Amazon opera tramite un sito internet, le recensioni false sono effettuate contro le condizioni di contratto ed utilizzo ed alterano le informazioni sui prodotti messi in vendita.
Quindi vi è un’alterazione effettuata senza diritto su un sito internet: la frode informatica, quindi, sembra integrata pienamente, e l’ipotesi di reato pare molto più solida della fantasiosa truffa aggravata.
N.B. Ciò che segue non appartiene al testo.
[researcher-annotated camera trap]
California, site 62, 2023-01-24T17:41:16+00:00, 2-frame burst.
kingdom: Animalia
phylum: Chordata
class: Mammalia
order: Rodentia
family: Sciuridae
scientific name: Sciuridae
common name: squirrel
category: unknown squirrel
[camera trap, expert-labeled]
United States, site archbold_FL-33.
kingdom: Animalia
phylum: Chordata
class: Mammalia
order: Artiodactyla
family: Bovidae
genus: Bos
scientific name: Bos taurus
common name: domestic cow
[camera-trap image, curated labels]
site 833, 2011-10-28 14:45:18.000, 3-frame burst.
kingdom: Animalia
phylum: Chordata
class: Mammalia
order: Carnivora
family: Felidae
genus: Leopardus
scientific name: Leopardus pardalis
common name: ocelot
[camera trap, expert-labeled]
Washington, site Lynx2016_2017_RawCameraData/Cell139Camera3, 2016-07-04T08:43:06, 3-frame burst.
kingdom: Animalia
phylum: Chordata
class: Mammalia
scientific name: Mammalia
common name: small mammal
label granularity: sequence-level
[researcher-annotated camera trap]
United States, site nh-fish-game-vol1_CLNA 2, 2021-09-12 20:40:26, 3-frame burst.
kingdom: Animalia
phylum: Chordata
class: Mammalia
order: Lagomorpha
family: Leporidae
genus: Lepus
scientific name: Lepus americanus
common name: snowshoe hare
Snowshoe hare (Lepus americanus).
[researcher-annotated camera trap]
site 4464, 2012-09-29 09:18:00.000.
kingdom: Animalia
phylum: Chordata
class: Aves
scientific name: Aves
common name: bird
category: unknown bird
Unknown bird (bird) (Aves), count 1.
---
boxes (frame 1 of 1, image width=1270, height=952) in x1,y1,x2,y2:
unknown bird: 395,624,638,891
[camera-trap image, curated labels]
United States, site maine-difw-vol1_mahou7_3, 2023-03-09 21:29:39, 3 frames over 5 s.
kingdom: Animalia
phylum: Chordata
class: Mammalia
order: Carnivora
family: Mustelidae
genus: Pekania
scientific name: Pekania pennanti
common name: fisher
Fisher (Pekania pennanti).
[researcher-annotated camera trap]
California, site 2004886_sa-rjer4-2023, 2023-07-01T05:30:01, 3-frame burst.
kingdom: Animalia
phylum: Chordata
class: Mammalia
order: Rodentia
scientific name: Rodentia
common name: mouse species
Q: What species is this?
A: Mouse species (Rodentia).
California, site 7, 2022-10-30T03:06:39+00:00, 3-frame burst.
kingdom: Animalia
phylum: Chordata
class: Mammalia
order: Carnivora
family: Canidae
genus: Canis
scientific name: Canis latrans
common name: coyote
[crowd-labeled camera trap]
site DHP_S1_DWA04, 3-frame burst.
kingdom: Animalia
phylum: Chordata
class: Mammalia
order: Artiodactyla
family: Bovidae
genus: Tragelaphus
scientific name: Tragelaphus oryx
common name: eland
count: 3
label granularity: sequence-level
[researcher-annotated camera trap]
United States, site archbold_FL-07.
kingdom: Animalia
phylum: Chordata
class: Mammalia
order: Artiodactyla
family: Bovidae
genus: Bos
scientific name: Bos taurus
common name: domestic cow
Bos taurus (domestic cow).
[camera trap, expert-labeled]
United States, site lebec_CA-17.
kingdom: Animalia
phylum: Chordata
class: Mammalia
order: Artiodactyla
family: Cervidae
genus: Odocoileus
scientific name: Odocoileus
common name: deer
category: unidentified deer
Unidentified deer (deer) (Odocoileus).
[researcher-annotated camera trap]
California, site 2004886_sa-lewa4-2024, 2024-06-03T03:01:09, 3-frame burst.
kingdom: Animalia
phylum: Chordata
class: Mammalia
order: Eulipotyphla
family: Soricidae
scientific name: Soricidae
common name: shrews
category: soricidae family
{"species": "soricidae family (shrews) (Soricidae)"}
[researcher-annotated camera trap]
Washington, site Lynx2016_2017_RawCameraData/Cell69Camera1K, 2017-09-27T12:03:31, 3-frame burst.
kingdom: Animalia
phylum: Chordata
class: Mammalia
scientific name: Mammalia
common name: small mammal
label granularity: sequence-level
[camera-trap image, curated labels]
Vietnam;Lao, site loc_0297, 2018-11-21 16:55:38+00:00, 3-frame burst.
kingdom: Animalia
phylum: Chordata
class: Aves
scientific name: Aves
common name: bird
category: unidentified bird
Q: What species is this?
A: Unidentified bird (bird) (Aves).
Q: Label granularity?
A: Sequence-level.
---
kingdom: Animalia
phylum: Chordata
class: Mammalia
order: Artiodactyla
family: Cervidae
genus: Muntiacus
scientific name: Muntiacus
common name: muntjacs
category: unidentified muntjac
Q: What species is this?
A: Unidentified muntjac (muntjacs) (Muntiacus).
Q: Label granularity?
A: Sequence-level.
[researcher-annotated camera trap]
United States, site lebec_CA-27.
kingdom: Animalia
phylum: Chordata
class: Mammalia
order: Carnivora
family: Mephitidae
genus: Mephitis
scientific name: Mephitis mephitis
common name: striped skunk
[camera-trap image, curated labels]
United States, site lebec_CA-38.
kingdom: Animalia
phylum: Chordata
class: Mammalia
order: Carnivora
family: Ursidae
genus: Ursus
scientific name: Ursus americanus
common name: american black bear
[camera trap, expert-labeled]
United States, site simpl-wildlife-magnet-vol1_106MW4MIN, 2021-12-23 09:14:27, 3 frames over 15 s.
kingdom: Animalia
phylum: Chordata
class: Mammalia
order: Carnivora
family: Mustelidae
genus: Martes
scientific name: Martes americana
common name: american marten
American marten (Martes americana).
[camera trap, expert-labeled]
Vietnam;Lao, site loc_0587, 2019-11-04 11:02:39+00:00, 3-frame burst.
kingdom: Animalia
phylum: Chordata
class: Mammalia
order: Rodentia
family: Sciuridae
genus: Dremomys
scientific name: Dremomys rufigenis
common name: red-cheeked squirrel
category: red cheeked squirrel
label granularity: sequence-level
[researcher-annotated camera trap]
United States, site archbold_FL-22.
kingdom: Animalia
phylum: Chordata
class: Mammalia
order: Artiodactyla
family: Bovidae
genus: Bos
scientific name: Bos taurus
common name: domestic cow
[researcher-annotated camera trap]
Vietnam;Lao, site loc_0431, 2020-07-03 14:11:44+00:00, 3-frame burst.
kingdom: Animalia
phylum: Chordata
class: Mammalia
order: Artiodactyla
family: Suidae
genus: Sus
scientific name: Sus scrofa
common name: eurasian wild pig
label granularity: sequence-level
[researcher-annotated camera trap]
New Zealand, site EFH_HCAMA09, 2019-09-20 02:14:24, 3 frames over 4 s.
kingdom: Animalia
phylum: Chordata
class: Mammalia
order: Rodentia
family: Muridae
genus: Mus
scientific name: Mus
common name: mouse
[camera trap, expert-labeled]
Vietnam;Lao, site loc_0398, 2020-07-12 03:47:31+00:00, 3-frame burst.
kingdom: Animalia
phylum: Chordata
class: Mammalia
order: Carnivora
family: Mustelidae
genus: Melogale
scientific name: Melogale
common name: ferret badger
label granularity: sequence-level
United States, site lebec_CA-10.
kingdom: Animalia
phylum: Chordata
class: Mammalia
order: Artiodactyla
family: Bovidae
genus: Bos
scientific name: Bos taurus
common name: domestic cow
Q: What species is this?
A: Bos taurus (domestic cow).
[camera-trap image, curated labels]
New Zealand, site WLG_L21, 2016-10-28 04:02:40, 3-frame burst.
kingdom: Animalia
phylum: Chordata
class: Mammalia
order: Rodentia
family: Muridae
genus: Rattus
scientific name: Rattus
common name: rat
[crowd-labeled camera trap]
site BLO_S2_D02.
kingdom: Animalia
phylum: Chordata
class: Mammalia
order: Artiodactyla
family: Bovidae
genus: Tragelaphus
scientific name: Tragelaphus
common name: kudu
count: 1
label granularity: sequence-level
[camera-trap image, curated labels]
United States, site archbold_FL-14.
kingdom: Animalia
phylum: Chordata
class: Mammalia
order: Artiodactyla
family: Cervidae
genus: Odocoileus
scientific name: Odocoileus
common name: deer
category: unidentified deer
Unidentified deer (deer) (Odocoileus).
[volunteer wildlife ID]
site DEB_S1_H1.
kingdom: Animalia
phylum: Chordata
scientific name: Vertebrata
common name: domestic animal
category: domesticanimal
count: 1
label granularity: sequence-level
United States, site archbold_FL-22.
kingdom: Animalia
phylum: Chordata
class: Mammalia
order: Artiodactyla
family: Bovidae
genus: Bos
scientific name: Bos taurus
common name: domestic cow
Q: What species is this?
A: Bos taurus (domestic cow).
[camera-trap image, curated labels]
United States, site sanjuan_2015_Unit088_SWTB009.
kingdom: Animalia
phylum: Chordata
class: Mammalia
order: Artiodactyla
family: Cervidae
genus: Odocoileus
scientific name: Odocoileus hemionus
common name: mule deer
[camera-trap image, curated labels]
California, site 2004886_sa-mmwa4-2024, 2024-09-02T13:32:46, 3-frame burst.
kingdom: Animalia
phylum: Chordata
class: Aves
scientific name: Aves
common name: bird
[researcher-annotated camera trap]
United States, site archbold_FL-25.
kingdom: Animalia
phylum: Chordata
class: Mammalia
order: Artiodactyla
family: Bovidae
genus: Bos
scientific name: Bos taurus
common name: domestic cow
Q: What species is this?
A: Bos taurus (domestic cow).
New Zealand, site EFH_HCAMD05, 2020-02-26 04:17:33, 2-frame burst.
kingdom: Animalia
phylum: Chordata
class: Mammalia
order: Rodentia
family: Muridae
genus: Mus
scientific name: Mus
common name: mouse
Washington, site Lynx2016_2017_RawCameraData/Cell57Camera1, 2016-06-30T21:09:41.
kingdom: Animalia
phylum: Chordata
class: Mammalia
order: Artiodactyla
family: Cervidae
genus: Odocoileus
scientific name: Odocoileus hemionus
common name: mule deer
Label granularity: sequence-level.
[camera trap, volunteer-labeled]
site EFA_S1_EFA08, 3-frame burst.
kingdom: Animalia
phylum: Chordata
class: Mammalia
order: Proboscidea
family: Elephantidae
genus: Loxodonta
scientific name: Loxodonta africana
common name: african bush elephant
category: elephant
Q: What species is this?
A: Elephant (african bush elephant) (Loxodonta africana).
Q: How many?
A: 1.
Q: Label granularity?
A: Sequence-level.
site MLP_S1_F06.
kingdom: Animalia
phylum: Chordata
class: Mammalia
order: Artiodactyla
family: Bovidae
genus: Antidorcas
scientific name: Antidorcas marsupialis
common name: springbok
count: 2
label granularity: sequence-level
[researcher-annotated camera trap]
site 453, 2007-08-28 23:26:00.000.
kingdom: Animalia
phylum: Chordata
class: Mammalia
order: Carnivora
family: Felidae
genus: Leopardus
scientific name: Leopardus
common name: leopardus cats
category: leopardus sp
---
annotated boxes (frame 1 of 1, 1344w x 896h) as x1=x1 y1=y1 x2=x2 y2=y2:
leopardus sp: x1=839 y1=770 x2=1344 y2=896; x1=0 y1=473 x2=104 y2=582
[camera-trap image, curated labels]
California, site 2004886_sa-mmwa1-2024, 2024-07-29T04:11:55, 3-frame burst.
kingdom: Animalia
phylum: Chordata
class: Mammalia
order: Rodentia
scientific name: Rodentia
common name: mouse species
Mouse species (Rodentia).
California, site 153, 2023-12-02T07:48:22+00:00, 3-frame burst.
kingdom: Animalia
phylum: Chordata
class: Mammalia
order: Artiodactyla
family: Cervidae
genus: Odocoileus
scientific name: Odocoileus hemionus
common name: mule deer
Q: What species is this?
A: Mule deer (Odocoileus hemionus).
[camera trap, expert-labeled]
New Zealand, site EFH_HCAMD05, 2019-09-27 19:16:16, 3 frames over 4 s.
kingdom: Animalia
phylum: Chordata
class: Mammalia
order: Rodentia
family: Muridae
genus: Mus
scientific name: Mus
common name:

Nei primi commenti alla notizia si è ipotizzato anche il reato di turbata libertà dell’industria e del commercio (articolo 513 del Codice penale) per cui “Chiunque adopera violenza sulle cose ovvero mezzi fraudolenti per impedire o turbare l’esercizio di un’industria o di un commercio è punito, a querela della persona offesa, se il fatto non costituisce un più grave reato, con la reclusione fino a due anni e con la multa da euro 103 a euro 1.032”.
Il punto è che la frode informatica è più grave della turbata libertà dell’industria e del commercio che, quindi, dovrebbe essere “assorbita” dalla prima (per il principio di specialità delle norme penali).
Rischia anche chi fa la recensione?
Per quanto il singolo soggetto che ha scritto una recensione a cinque stele verso corrispettivo sia, in astratto, punibile in concorso con chi effettua il servizio di brokeraggio, è concretamente molto difficile ipotizzare che la Procura della Repubblica di Milano possa perseguire le migliaia di utenti che si sono prestate al traffico di recensioni.
Vero è che oltre al concorso è ipotizzabile il delitto di sostituzione di persona previsto dall’articolo 494 del Codice penale: ma solo nelle ipotesi in cui il soggetto che ha scritto la recensione falsa abbia utilizzato un account altrettanto falso.
Conclusioni
La Procura della Repubblica di Milano potrebbe anche agire rapidamente in via preventiva, sequestrando siti e canali social su cui viene effettuato il commercio illecito di recensioni.
E’ probabile che una singola azione di forza di questo tipo possa bloccare quasi del tutto il fenomeno: anche gli utenti che hanno arrotondato scrivendo recensioni false, a quel punto, difficilmente continuerebbero, considerando il rischio di procedimento penale.
Sarà interessante, comunque, verificare l’ipotesi di reato che verrà – o meno – contestata: i rapporti tra truffa e frode informatica sono ancora oggetto di indagine scientifica e giurisprudenziale tra gli addetti ai lavori.